A more correct approach is to warn the developer if a “inappropriate” type of struct with equal values ​​of default elements (defined in an application or a third-party library) is stored in a hash set. Of course, I'm talking aboutErrorProne.NET and the rule I added there as soon as I ran into this problem:

The ErrorProne.NET version is not perfect and will “blame” the correct code if the designer uses a custom equality mapper:

But I still think it is worth warning if the type of struct with equal elements is not used when produced. For example, when I checked my rule, I realized that the structure System.Collections.Generic.KeyValuePair <TKey, TValue>defined in mscorlib does not overwrite Equals and GetHashCode. It is unlikely that today someone will define a type variable HashSet <KeyValuePair<string, int>>, but I believe that even the BCL can break the rule. Therefore, it is useful to discover this before it is too late.

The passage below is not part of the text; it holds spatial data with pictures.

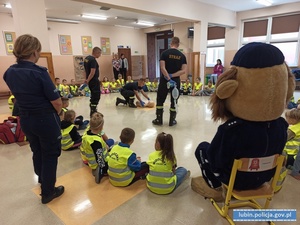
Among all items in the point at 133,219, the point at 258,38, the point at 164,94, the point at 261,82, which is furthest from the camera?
the point at 258,38

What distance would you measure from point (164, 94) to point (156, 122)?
2.08ft

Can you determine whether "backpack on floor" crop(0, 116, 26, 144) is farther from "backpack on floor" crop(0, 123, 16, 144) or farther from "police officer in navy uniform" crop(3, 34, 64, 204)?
"police officer in navy uniform" crop(3, 34, 64, 204)

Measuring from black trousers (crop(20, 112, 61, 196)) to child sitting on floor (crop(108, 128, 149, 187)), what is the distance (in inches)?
20.8

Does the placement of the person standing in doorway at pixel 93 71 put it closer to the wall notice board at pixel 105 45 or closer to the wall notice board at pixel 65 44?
the wall notice board at pixel 65 44

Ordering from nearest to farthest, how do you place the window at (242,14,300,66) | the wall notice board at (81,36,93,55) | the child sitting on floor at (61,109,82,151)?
the child sitting on floor at (61,109,82,151), the window at (242,14,300,66), the wall notice board at (81,36,93,55)

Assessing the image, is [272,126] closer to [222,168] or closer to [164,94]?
[222,168]

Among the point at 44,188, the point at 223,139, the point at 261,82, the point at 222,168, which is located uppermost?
the point at 261,82

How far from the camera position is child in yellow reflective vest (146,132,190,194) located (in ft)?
6.19

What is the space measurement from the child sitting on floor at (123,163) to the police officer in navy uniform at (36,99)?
0.53 metres

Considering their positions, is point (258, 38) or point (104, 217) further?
point (258, 38)

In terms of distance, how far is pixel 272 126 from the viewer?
4.28 feet

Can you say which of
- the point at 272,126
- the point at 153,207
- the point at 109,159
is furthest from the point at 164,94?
the point at 272,126

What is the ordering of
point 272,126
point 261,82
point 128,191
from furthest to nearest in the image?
point 128,191
point 272,126
point 261,82

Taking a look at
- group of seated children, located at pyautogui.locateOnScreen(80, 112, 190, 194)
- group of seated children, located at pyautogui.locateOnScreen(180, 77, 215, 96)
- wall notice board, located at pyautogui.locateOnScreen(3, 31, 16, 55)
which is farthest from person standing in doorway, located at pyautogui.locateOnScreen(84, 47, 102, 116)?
wall notice board, located at pyautogui.locateOnScreen(3, 31, 16, 55)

  • Implementing the default equality for struct types can have serious consequences for your application. This is a real, not a theoretical problem.
  • The default equality elements for value types are based on reflection.
  • The distribution performed by the standard version GetHashCodewill be very bad if the first field of many instances has the same value.
  • For standard methods, Equals and GetHashCode there are optimized versions, but you should not rely on them, because even a small code change can turn them off.
  • Use the FxCop rule to ensure that each struct type overrides the elements of equality. However, it is better to prevent the problem with the analyzer if the “inappropriate” structure is stored in a hash set or in a hash table.